SELECTED EXTRACT:
____________
(DEPRECATED) Apache Flink User Mailing List archive.

keep-alive job strategy

Classic

List

Threaded

2 messages Options

Rob

keep-alive job strategy

Hello
I have set up a cluster and added taskmanagers manually with bin/taskmanager.sh start.
I noticed that if i have 5 task managers with one slot each and start a job with -p5, then if i stop a taskmanager the job will fail even if there are 4 more taskmanagers.

Is this expected (I turned off restart policy)?
So the way to ensure continuous operation of a single "job" is to have e.g. 10 TM and deploy 10 job instances to fill each of 10 slots?
Or if I have a job that does require -p3 for example, I should always have at least 3 TM alive?

Many thanks!
-Rob

Fabian Hueske-2

Re: keep-alive job strategy

Hi Rob,

yes, this behavior is expected. Flink does not automatically scale-down a job in case of a failure.

You have to ensure that you have enough resources available to continue processing.

In case of Flink's cluster mode, the common practice is to have stand-by TMs available (the same is true for JMs if you need a HA setup).

Best, Fabian

2017-10-06 13:56 GMT+02:00 r. r. <[hidden email]>:

Hello
I have set up a cluster and added taskmanagers manually with bin/taskmanager.sh start.
I noticed that if i have 5 task managers with one slot each and start a job with -p5, then if i stop a taskmanager the job will fail even if there are 4 more taskmanagers.

Is this expected (I turned off restart policy)?
So the way to ensure continuous operation of a single "job" is to have e.g. 10 TM and deploy 10 job instances to fill each of 10 slots?
Or if I have a job that does require -p3 for example, I should always have at least 3 TM alive?

Many thanks!
-Rob
____________
RAW RECORDS:
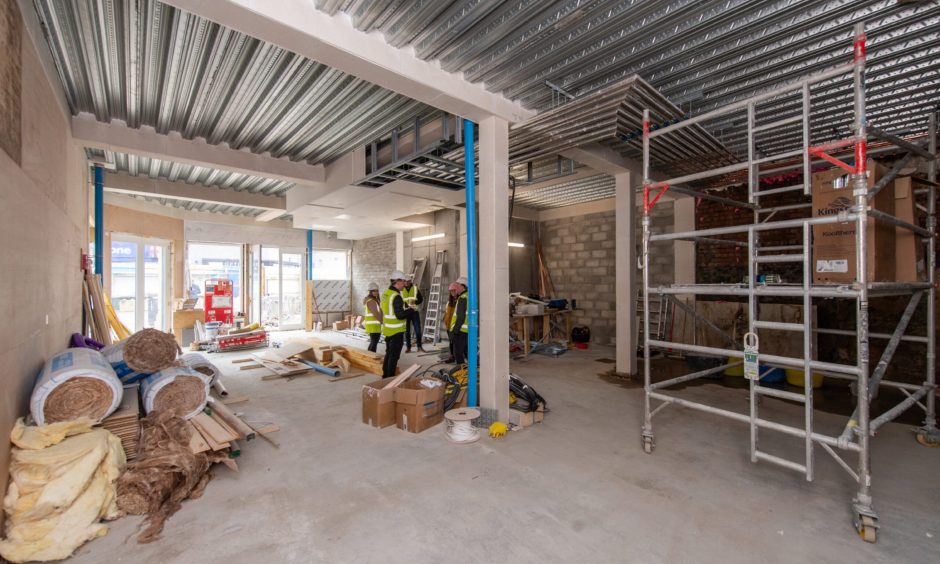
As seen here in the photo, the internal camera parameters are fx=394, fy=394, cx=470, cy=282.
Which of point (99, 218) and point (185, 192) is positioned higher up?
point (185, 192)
____________
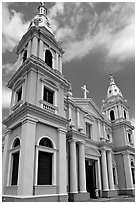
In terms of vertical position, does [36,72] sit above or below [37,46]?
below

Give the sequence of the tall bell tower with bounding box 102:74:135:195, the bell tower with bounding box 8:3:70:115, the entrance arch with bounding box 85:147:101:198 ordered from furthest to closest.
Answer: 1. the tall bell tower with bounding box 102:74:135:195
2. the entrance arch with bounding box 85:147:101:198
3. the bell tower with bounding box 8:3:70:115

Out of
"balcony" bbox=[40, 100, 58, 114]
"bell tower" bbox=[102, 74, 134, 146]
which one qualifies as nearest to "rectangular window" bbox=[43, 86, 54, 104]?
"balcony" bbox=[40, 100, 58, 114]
____________
WORK TO DO:
In the thread about keep-alive job strategy, what does the reply name as the common practice for Flink's cluster mode?

FINAL RESULT:
Having stand-by TMs available.